Its really hard to save enough for retirement b/c most people don't last long enough.  The 1MM+ pay days don't start to come until you make MD which is not going to be until you are 35 at the earliest (assuming 3yr at each level, my experience is that you get moved up every 3yrs as long as you are profitable but making that next step to MD can take longer) for most people its not until late 30s early 40s.  You start to get to that danger zone for getting laid off once the late VP years hit.  So lets assume you are making the below comp ranges

Analyst- 135-175
Associate- 200-300
VP- 300-500
Director- 500-750
MD- 1-3MM

That works out to around 4MM pre-tax after 3 years as a director, after taxes that is about 2.5MM and some of that comp is going to be deferred cash or stock (generally starts around the VP level), so its closer to 2MM, now you have to live so you spend 50%, which leaves you with around 1MM, you have been investing and return about 9% annually (low return in recent times but lets be conservative), so you are sitting on about 1.5MM.  Lets say you get laid off after your 3rd year as a director (most don't last this long) and they pay you out the deferred, so you looking at around 2MM net worth (not counting retirement accounts), you have spent 13 years doing this job and are 34 years old.  You have a very nice cushion but you are going to need to work again, and since you most likely have a young family to provide for you are going to stick with what you know which is S&T.  For some people they can find another seat quickly that will pay them the same and that is great, but for a lot of others you can't and you go into "cost covering mode" I just need to cover my expenses for a while and let my investments do the work.  Basically you are hanging on to another seat that on the surface will pay you 50% of what you were making before and hopefully has some upside (seat at a smaller dealer on hard dollar or lower tier BB where you have a better chance of making MD) but in reality you are hoping to stick around long enough to get another shot with a Tier 1 BB as those seats tend to be the highest paying seats for most people.    

Now lets say you manage to last 20 years in this business and you spend the last 6 as an MD before getting laid off.  That works out to around 15MM pre-tax after 6 years as a MD, after taxes that is about 8MM and some of that comp is going to be deferred cash or stock (generally starts around the VP level), so its closer to 7MM, now you have to live so you spend 50%, which leaves you with around 3MM, you have been investing and return about 9% annually (low return but lets be conservative), so you are sitting on about 5MM.  Lets say you get laid off after your 6rd year as a MD (you are in the top 1% of the business at this point) and they pay you out the deferred, so you looking at around 6MM net worth (not counting retirement accounts), you have spent 20 years doing this job and are 42 years old.  You still have the family to support but walking away and looking into a different line of work that is less lucrative or taking a chance on something with big time upside become very real.        

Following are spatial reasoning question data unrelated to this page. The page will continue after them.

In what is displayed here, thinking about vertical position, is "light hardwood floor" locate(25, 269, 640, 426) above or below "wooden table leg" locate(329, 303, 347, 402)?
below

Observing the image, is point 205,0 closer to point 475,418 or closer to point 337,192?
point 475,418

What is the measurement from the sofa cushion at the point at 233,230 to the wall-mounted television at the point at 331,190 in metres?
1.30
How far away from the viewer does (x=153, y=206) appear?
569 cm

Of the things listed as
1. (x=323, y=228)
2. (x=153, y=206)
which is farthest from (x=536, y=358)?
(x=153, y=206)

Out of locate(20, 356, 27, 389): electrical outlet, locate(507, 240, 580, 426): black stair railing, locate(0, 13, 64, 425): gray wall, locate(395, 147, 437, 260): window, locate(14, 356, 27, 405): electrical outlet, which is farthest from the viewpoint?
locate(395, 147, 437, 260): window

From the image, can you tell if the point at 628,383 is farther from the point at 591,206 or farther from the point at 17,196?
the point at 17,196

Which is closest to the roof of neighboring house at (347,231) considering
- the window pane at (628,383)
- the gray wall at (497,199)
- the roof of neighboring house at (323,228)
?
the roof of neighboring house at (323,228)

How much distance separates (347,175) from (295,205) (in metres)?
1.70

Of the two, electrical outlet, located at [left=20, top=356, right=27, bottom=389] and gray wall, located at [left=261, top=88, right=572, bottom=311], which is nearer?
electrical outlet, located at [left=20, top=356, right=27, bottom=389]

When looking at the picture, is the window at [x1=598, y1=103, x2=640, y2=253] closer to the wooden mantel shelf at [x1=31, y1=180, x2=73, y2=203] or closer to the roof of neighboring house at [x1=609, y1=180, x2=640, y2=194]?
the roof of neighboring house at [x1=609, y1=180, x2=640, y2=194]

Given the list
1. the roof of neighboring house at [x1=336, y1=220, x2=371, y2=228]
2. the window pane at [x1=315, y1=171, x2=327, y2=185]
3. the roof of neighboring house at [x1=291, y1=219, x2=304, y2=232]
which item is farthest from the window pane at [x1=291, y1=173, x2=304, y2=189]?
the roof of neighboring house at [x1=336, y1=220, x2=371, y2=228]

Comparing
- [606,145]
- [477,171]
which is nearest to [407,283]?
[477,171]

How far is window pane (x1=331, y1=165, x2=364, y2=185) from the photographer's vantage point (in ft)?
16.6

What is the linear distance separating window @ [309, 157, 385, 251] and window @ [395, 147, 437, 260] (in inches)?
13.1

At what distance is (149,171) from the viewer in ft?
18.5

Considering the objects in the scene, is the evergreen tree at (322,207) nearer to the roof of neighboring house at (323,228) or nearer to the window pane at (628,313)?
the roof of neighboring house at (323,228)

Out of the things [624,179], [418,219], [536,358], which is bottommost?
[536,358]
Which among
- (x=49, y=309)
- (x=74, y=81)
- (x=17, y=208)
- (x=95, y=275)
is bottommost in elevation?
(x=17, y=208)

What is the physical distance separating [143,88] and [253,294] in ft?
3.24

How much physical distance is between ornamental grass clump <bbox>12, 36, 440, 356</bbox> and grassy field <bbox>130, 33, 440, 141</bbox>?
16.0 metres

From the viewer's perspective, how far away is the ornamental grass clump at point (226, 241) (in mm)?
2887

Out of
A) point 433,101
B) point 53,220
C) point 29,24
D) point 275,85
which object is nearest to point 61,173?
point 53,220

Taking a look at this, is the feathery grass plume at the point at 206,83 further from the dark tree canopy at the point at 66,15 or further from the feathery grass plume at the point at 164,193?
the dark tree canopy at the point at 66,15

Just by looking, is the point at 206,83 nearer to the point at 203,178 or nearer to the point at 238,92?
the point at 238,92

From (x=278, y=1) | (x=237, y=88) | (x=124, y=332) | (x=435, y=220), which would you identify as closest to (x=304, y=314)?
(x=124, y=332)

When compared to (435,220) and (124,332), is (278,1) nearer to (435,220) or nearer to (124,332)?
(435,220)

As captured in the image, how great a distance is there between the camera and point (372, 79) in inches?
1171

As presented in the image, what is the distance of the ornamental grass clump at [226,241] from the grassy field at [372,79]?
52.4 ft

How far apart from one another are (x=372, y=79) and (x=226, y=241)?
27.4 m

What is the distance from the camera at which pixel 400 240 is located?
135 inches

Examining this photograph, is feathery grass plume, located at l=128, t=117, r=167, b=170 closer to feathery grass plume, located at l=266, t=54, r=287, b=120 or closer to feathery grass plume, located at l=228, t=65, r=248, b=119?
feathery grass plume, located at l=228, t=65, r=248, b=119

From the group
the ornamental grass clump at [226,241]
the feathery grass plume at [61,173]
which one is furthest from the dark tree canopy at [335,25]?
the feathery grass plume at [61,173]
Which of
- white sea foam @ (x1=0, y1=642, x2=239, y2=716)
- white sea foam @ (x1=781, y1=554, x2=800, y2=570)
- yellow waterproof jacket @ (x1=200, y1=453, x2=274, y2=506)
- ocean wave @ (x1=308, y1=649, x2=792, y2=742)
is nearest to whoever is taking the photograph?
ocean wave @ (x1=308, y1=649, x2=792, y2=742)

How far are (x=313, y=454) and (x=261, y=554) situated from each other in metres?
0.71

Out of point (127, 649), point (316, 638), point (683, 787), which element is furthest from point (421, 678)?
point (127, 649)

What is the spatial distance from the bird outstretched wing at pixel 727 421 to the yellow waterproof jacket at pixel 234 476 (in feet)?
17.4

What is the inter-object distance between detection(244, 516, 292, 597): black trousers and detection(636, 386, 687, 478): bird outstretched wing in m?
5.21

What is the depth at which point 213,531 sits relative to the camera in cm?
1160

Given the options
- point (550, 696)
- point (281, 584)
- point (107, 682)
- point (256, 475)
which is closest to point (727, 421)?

The math is not perfect but I think its pretty close and I think paints a good picture in terms of what earnings can look like in this business   

 

I agree with the numbers but if you blow through 50%+ of your income at ED-MD or even VP level then that's a conscious choice.

And you can definitely "retire" or work on a low pay fun field on 2-2.5m$. You don't have to live in new york once you are out of finance...

You can generate more than enough investment income to feed a family with a very decent lifestyle in a medium COL area where you'll probably have a better lifestyle, keep yourself busy with some random interesting activity, or start a business with 100k out of the 2.5m$. Of course you can try to find another job in finance if you enjoy it/want the income/whatever.

But if you can't figure out your way through life with 2.5m$ cushion you have deeper problems than it looks.

 

Discussing bonus here is pointless. It’s not like you can ask your manager to increase your pay just because of a untrustworthy WSO number. If you are unhappy with your pay, move somewhere else. If you can’t make the move, then don’t compliant. If you really hate the place you work and want more money, go find some misconducts in your company and report them to SEC for the whistleblower money.